__Activity__
Present the records as a Markdown table with the columns Number and Text. Begin at the line that contains "Clinical Focus Series: Diabetes" and stop after the line that contains "Siripanna Villa Resort", skip any blank lines, and leave the pictures out.

__Data shown__
+++

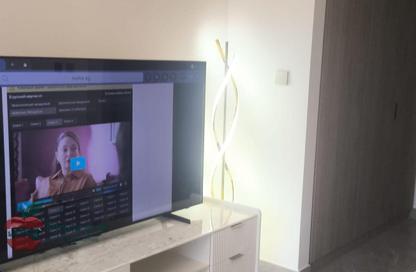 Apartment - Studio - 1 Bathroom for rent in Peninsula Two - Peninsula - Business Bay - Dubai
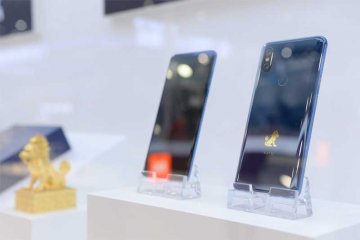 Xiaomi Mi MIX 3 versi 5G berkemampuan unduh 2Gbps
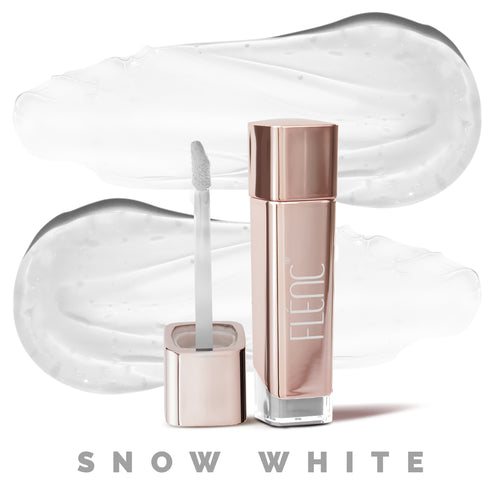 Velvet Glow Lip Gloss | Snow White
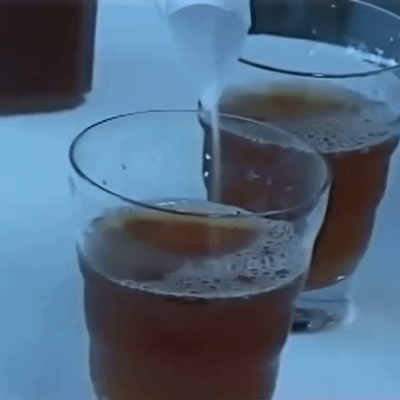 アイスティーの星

+++

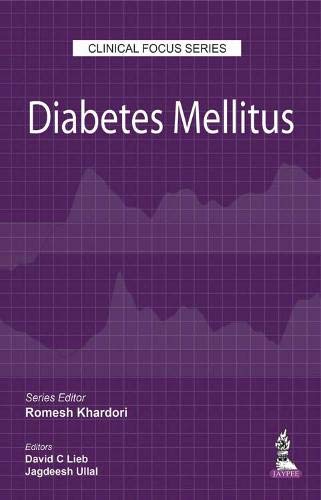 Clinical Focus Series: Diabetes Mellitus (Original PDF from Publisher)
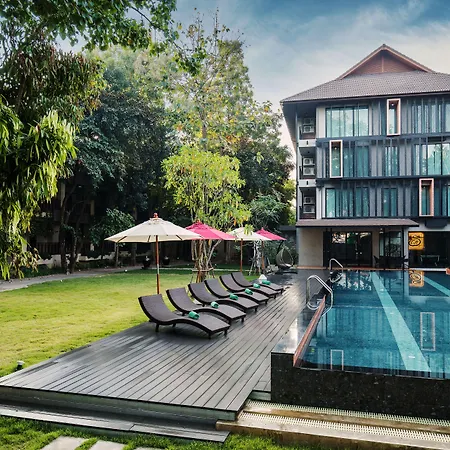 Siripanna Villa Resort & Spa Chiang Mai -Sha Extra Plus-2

+++

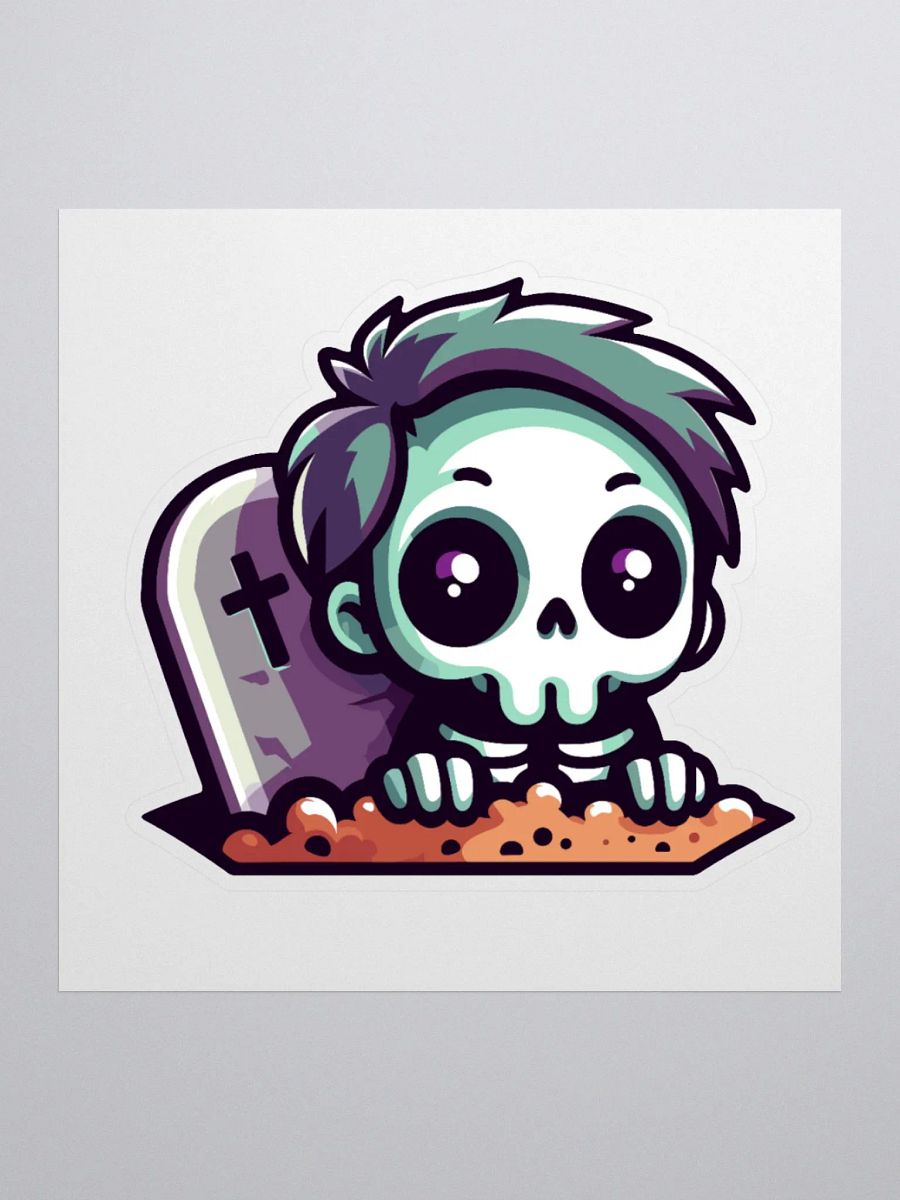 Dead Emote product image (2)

+++

__Exercise result__
| Number | Text |
|---|---|
| 1 |  Clinical Focus Series: Diabetes Mellitus (Original PDF from Publisher) |
| 2 |  Siripanna Villa Resort & Spa Chiang Mai -Sha Extra Plus-2 |